Inside the classical limestone State Department headquarters, America’s diplomats learn statecraft, etiquette and strategy — and generally are discouraged from use of the middle finger as a negotiating tool.
Roughly two decades ago, Susan E. Rice, the youngest assistant secretary of state in history, used hers in a meeting with veteran U.S. diplomat and architect of the 1995 Bosnia peace accords Richard C. Holbrooke. According to various accounts, the dispute was a classic territorial battle between two volatile personalities.
The overachieving Ms. Rice regarded Mr. Holbrooke as a meddling elder. Mr. Holbrooke, then the U.S. ambassador to the United Nations, reportedly didn’t flinch at the gesture and dismissed Ms. Rice as an upstart who lacked respect for her colleagues and the institution she served.

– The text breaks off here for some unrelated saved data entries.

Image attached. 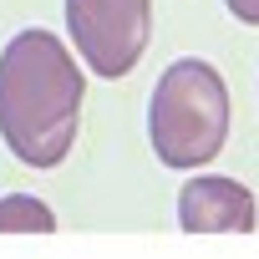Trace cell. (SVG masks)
<instances>
[{
	"mask_svg": "<svg viewBox=\"0 0 259 259\" xmlns=\"http://www.w3.org/2000/svg\"><path fill=\"white\" fill-rule=\"evenodd\" d=\"M224 6H229V16H234V21L259 26V0H224Z\"/></svg>",
	"mask_w": 259,
	"mask_h": 259,
	"instance_id": "8992f818",
	"label": "cell"
},
{
	"mask_svg": "<svg viewBox=\"0 0 259 259\" xmlns=\"http://www.w3.org/2000/svg\"><path fill=\"white\" fill-rule=\"evenodd\" d=\"M81 66L56 31H21L0 51V138L26 168H56L81 122Z\"/></svg>",
	"mask_w": 259,
	"mask_h": 259,
	"instance_id": "6da1fadb",
	"label": "cell"
},
{
	"mask_svg": "<svg viewBox=\"0 0 259 259\" xmlns=\"http://www.w3.org/2000/svg\"><path fill=\"white\" fill-rule=\"evenodd\" d=\"M56 229V213L31 198V193H11L0 198V234H51Z\"/></svg>",
	"mask_w": 259,
	"mask_h": 259,
	"instance_id": "5b68a950",
	"label": "cell"
},
{
	"mask_svg": "<svg viewBox=\"0 0 259 259\" xmlns=\"http://www.w3.org/2000/svg\"><path fill=\"white\" fill-rule=\"evenodd\" d=\"M148 138H153L158 163L178 173L219 158L229 138V87L208 61L183 56L158 76L153 102H148Z\"/></svg>",
	"mask_w": 259,
	"mask_h": 259,
	"instance_id": "7a4b0ae2",
	"label": "cell"
},
{
	"mask_svg": "<svg viewBox=\"0 0 259 259\" xmlns=\"http://www.w3.org/2000/svg\"><path fill=\"white\" fill-rule=\"evenodd\" d=\"M178 224L188 234H249L259 224L254 193L234 178H188L178 193Z\"/></svg>",
	"mask_w": 259,
	"mask_h": 259,
	"instance_id": "277c9868",
	"label": "cell"
},
{
	"mask_svg": "<svg viewBox=\"0 0 259 259\" xmlns=\"http://www.w3.org/2000/svg\"><path fill=\"white\" fill-rule=\"evenodd\" d=\"M66 31H71L76 56L97 76L117 81L148 51L153 0H66Z\"/></svg>",
	"mask_w": 259,
	"mask_h": 259,
	"instance_id": "3957f363",
	"label": "cell"
}]
</instances>
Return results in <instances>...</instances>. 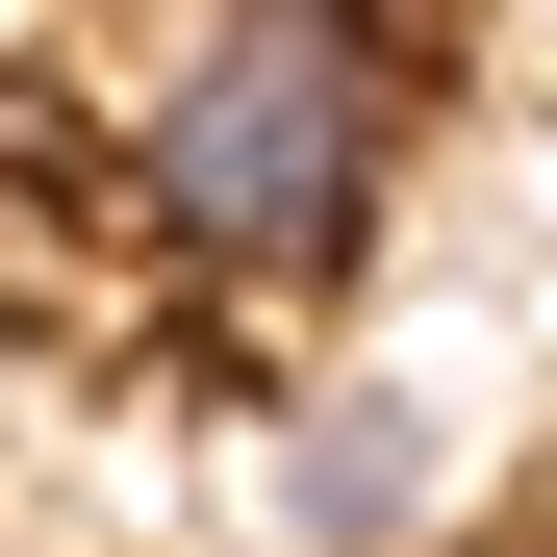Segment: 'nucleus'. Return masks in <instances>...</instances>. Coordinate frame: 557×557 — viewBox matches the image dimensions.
Masks as SVG:
<instances>
[{
  "instance_id": "f03ea898",
  "label": "nucleus",
  "mask_w": 557,
  "mask_h": 557,
  "mask_svg": "<svg viewBox=\"0 0 557 557\" xmlns=\"http://www.w3.org/2000/svg\"><path fill=\"white\" fill-rule=\"evenodd\" d=\"M406 507H431V406H305V532L381 557Z\"/></svg>"
},
{
  "instance_id": "f257e3e1",
  "label": "nucleus",
  "mask_w": 557,
  "mask_h": 557,
  "mask_svg": "<svg viewBox=\"0 0 557 557\" xmlns=\"http://www.w3.org/2000/svg\"><path fill=\"white\" fill-rule=\"evenodd\" d=\"M381 152H406V102L355 51V0H177V51L127 102V203L228 278H330L381 228Z\"/></svg>"
}]
</instances>
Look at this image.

As history would have it, Ms. Rice went on to play a Zelig-like role in every Obama administration foreign policy controversy, including Benghazi, the Iran nuclear arms deal, the Bowe Bergdahl-Taliban prisoner trade and the deal to disarm Syria’s chemical weapons arsenal. Now, once again, Ms. Rice finds herself front and center in America’s latest international crisis: allegations that Russia meddled in the presidential election campaign last year and the Obama White House leaked what it knew about the Trump campaign’s ties to the Kremlin.